Yup, I'd message him, he'll reply  I tried to go on there once and it redirected me here, messaged him and he wrote back immediately saying it was only down for maintenance. This is definitely some domain issue though, maybe it needs renewing or something?


----------



## exoticsandtropics (Mar 11, 2007)

hey guys. sorry for the problems. decided that we are just going to do shows. i'm not happy sending animals really and don't have the time to continue with the shop. sorry. we'll be at BRAS and maybe the worcestershire show depending on what we have left. sorry. i'd rather not stress the animals out if i can help it.


----------



## Snookers (Apr 16, 2009)

:eek4: That's sad news.

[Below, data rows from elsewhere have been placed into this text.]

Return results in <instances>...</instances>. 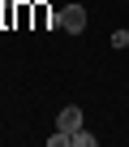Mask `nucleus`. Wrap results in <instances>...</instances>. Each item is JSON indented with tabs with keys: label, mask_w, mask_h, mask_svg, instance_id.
<instances>
[{
	"label": "nucleus",
	"mask_w": 129,
	"mask_h": 147,
	"mask_svg": "<svg viewBox=\"0 0 129 147\" xmlns=\"http://www.w3.org/2000/svg\"><path fill=\"white\" fill-rule=\"evenodd\" d=\"M60 30L64 35H82L86 30V9L82 5H64L60 9Z\"/></svg>",
	"instance_id": "1"
},
{
	"label": "nucleus",
	"mask_w": 129,
	"mask_h": 147,
	"mask_svg": "<svg viewBox=\"0 0 129 147\" xmlns=\"http://www.w3.org/2000/svg\"><path fill=\"white\" fill-rule=\"evenodd\" d=\"M82 125H86V117H82L78 104H64V108L56 113V130H64V134H78Z\"/></svg>",
	"instance_id": "2"
},
{
	"label": "nucleus",
	"mask_w": 129,
	"mask_h": 147,
	"mask_svg": "<svg viewBox=\"0 0 129 147\" xmlns=\"http://www.w3.org/2000/svg\"><path fill=\"white\" fill-rule=\"evenodd\" d=\"M95 143H99V138H95V134H90L86 125H82V130L73 134V147H95Z\"/></svg>",
	"instance_id": "3"
},
{
	"label": "nucleus",
	"mask_w": 129,
	"mask_h": 147,
	"mask_svg": "<svg viewBox=\"0 0 129 147\" xmlns=\"http://www.w3.org/2000/svg\"><path fill=\"white\" fill-rule=\"evenodd\" d=\"M64 143H73V134H64V130H52L47 134V147H64Z\"/></svg>",
	"instance_id": "4"
},
{
	"label": "nucleus",
	"mask_w": 129,
	"mask_h": 147,
	"mask_svg": "<svg viewBox=\"0 0 129 147\" xmlns=\"http://www.w3.org/2000/svg\"><path fill=\"white\" fill-rule=\"evenodd\" d=\"M112 48H116V52H120V48H129V26H125V30H116V35H112Z\"/></svg>",
	"instance_id": "5"
}]
</instances>
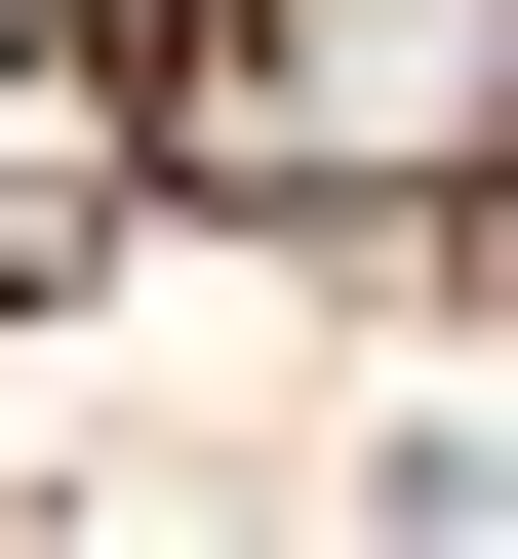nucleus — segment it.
Wrapping results in <instances>:
<instances>
[{
  "label": "nucleus",
  "instance_id": "1",
  "mask_svg": "<svg viewBox=\"0 0 518 559\" xmlns=\"http://www.w3.org/2000/svg\"><path fill=\"white\" fill-rule=\"evenodd\" d=\"M479 280H518V120H479Z\"/></svg>",
  "mask_w": 518,
  "mask_h": 559
}]
</instances>
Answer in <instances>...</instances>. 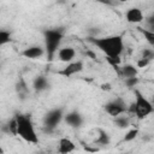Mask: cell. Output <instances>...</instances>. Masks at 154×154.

I was thinking of getting some frogs from you


----------



## jennlovesfrogs (Jan 22, 2009)

you going to the portsmouth show in october still exotics and tropics?


----------



## IanF94 (Oct 12, 2008)

Sorry to hear that Mark.


----------



## Joe1507 (Aug 11, 2008)

I really liked the site/


----------



## exoticsandtropics (Mar 11, 2007)

jennlovesfrogs said:


> you going to the portsmouth show in october still exotics and tropics?



no idea at the mo. will see what happens. sorry


----------



## bpc (Mar 7, 2009)

pity that, did really like getting a super cheap heatmat from you!!!!! let us know if you are planning on starting again wont you??

BC


----------